Baldrige health care organizations have lower rates of mortality and complications, higher profit margins, and higher improvement levels than the 100 Top Hospitals (top 3% nationwide), according to a 2010 Thomson Reuters study.
In addition, since 2002, Baldrige Award-winning health care organizations have demonstrated decreasing mortality rates, rising revenue and market share, more satisfied patients, decreasing employee turnover and vacancy rates, more satisfied employees and physicians, reductions in days in accounts receivable and patient length of stay, increasing training and volunteer hours, and increasing charity care.
- Advocate Good Samaritan Hospital has seen a 24% reduction over 3 years in its risk-adjusted mortality rate, exceeding the top-decile level for its six-county region.

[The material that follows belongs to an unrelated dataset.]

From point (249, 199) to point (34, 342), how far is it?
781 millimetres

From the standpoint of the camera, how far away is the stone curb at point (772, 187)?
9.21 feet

- Mercy Health System reduced its mortality resulting from congestive heart failure by 38% over 4 years.
- Robert Wood Johnson University Hospital Hamilton reported a 95% reduction in mortality resulting from acute myocardial infarction and a nearly 61% reduction in mortality resulting from congestive heart failure over 4 years.
- AtlantiCare reported an 11% compound annual growth rate in system revenues for 9 years. This represents a 133% overall improvement or nearly 17% annual improvement rate.
- Heartland Health was in the top 10% of U.S. hospitals for total margin and operating margin in 2009 (when it received the Baldrige award) and has maintained Moody’s and Fitch bond ratings of “A” and “A2.”
- Henry Ford Health Center’s evidenced-based global “No Harm Campaign” is a national best practice, according to IHI. The health center’s performance in relation to overall global harm has improved from approximately 60 harm events per 1,000 patients in the first quarter of 2008 to 40 harm events per 1,000 patients in the second quarter of 2011.
- Schneck Medical Center scored 100 percent in the second quarter of 2011 on 17 of 22 core measures reported for the Centers for Medicare and Medicaid Services.
- Despite operating in one of the most economically depressed regions of the country, Henry Ford Health System has maintained an “A1” bond rating from Moody’s, with a stable outlook for the next five years. It also has maintained approximately 100 days cash on hand for the past four years, a measure comparable to the level of its best-performing competitor.
- Southcentral Foundation has achieved significant improvements in same-day access to care, which has led to a 50 percent decrease in costly emergency room and urgent care visits; a decrease in specialty care by about 65 percent; a decrease in primary care visits by 20 percent; and a decrease in hospital admissions by 53 percent.
I think the path is clear to that new era in quality. It’s the path that Baldrige health care organizations are already on.